Con questa sete che mi brucia.
La solitudine, i suoi corvi, i suoi cani, i suoi brandelli.

O ancora:
La Vittoria [7]
[….]

dopo aver amato
il tuo ventre illumina ancora l’oscurità
la stanchezza
la notte rifugiata nella stanza
il silenzio ha tremato per noi
come i piedi scalzi di quest’inverno di poveri
rimangono ancora tra le tue braccia
volti d’amore abbandonati
dopo aver amato
regrediamo al fuoco, alla furia
all’ingiustizia
nella città che geme come pazza
l’amore conta pian piano
gli uccelli morti contro il freddo
le carceri, i baci, la solitudine
i giorni che mancano
per la rivoluzione

Infine, Gelman ricorda con alcuni  versi Javier Heraud[8], il giovane poeta guerrigliero peruviano:
          -... Noi tutti amiamo la poesia – aggiunge-  e io credo che la poesia aiuti a coltivare l’amore per la vita, nasce dal dolore, ma aiuta a liberarcene; però  Javier Heraud  ha detto qualcosa in più, una cosa bellissima. Questa: ‘ […] E la poesia è / un lampo meraviglioso, una pioggia di parole silenziose / un bosco di battiti e di speranze…/ …E la poesia è allora, / l’amore, la morte, / la redenzione dell’uomo.’[9]Come tutti i Peruviani sapeva che la vita è soprattutto lotta.
         -È così  coinvolgente … e tutti ascoltano rapiti, partecipi. -  riesce a dire Zoé tra gli applausi che salutano il vecchio poeta. -Mi sembra come se tutta questa gente,  in questo teatro gremito, desideri essere quasi nutrita dalla poesia. Lì seduti, li vedo battere le mani, pensare, ascoltare e sperare. È un’esperienza profondamente vera.   Raùl le prende la mano e la guarda sorridendo:-Sai, qui l’amore per la letteratura, ma soprattutto per la poesia è diffusa come la passione per il calcio. Mario Rivero ha detto che per lui è:”..l’unica cosa pulita/ giusta/ per evadere la brutalità degli eventi/..”. - Ma non è evasione, c’è sempre impegno. Sì, penso che anche la poesia più leggera ci sveli qualcosa.
         -Io … non so, tutto questo sentire così forte, senza mediazioni. La natura, le passioni, i sensi sempre allertati, l’orrore e la violenza. Mi sembra come se provassi tutto insieme per la prima volta. È una ubriacatura di sensazioni.-  conclude Zoé mentre tornano in albergo.
         Anche a cena, poi, continuano a parlare e Raùl le racconta di sé.
        ‘È bello, così giovane e pieno di entusiasmo … Cerca di distrarmi e gliene sono grata.’- pensa Zoé mentre guarda ogni tanto il cellulare, sperando nell’arrivo di qualche messaggio.
         Ascolta Raùl e pensa che le comunicazioni con Gordon sono state brevi in questi giorni, e quelle poche sapevano di depressione e nervosismo. Intanto,  il cellulare tace, continua a non dar segni di vita.
[...]



[1] Juan Gelman nasce a Buenos Aires nel 1930; scrittore, poeta e giornalista argentino. Premio Cervantes 2007 e traduttore all’UNESCO. Nel 1975 lascia l’Argentina, in esilio prima volontario poi forzato. Da allora ha passato un lungo periodo a Roma, spostandosi successivamente in varie parti del mondo.  Ha poi vissuto a lungo in Messico, dove è morto il 14 gennaio 2014.

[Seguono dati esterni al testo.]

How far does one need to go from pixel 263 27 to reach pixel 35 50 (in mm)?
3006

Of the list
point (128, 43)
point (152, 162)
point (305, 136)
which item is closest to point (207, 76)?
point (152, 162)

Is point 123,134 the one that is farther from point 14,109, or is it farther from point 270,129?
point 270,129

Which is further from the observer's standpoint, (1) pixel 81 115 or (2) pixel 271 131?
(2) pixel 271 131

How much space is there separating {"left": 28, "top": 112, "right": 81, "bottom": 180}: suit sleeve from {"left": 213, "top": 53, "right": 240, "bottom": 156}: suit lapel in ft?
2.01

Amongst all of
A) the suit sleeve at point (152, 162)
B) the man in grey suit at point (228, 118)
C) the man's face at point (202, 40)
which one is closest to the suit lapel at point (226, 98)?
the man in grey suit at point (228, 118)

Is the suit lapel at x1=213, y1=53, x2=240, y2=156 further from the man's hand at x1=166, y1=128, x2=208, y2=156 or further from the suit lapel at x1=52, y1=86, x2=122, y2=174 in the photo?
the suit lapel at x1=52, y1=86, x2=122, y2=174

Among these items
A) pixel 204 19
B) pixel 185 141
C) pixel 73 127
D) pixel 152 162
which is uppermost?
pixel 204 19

[2] Anno del colpo di stato del generale Videla.
[3] Juan Gelman, “Poesia”, per gentile concessione della Redazione italiana di www.juangelman.net ;traduzione inedita di Laura Branchini.
[4] Nel gennaio del 1990 furono identificati i resti del figlio Marcelo, ucciso a venti anni con un colpo alla nuca. Anche la nuora, allora incinta, era scomparsa; fu fatta partorire e poi portata con la bambina in Uruguay. La bimba, Maria Macarena, fu  affidata ad una famiglia di Montevideo. J. Gelman non smise mai di cercare la nipotina. Dopo una ricerca durata 23 anni, fu infine da lui ritrovata nel 2000.

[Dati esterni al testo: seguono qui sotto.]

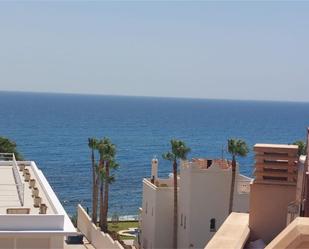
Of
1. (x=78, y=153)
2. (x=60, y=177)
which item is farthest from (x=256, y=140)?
(x=60, y=177)

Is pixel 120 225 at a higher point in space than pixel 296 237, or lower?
lower

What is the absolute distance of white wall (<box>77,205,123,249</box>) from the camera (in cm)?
3381

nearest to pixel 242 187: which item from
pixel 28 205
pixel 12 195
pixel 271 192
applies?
pixel 12 195

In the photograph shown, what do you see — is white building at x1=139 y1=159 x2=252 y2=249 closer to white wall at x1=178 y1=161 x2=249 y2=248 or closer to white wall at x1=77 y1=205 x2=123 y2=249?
Answer: white wall at x1=178 y1=161 x2=249 y2=248

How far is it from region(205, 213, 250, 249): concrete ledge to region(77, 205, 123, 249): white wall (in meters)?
22.0

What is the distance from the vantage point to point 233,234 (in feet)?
31.6

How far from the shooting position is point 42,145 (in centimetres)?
15025

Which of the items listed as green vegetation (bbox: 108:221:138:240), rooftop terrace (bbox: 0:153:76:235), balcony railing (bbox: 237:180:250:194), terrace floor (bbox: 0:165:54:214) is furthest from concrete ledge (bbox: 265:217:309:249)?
green vegetation (bbox: 108:221:138:240)

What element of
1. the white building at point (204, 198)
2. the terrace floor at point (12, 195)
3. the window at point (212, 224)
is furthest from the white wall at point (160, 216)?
the terrace floor at point (12, 195)

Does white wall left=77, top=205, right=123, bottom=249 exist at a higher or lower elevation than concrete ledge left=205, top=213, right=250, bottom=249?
lower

[5] Juan Gelman, “donne” in “Doveri dell’esilio”, interlinea edizioni, 2006; traduzioni di Laura Branchini.
[6]Juan Gelman, “Poesia-preghiera”, per gentile concessione della Redazione italiana di www.juangelman.net;traduzione inedita di Laura Branchini, per gentile concessione.

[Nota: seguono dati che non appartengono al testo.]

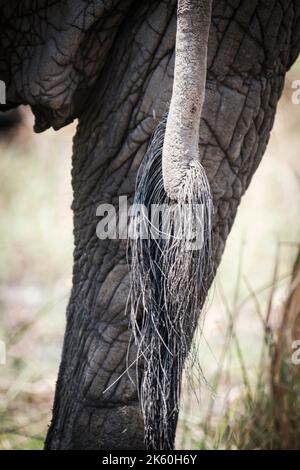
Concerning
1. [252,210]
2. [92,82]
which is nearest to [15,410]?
[92,82]

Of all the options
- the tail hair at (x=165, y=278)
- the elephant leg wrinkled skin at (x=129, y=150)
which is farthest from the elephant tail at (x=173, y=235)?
the elephant leg wrinkled skin at (x=129, y=150)

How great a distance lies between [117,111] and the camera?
63.0 inches

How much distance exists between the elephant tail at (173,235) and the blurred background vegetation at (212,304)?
0.05 meters

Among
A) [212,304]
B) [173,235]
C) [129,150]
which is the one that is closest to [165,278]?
[173,235]

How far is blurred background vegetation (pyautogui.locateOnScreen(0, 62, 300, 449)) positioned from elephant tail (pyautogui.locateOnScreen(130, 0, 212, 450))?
0.05 meters

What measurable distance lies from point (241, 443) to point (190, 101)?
0.85 meters

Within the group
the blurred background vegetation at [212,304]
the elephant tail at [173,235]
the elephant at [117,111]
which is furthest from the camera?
the blurred background vegetation at [212,304]

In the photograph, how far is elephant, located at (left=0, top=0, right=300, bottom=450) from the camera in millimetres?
1526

[7] Juan Gelman,”La Vittoria”, da Gotàn,Guanda, 1980 (fuori catalogo); traduzione di Antonella Fabriani.
[8] Javier Heraud nasce a Lima nel 1942 e muore nel 1963, combattendo come militante del FLN, Fronte di Liberazione Nazionale del Perù, nei pressi di Puerto Maldonado, presso il Rio Madre de Diòs, al confine tra Bolivia e Perù. Le poesie di J. Heraud furono scoperte e alcune di loro tradotte in italiano dal poeta Antonio Porta negli anni 70.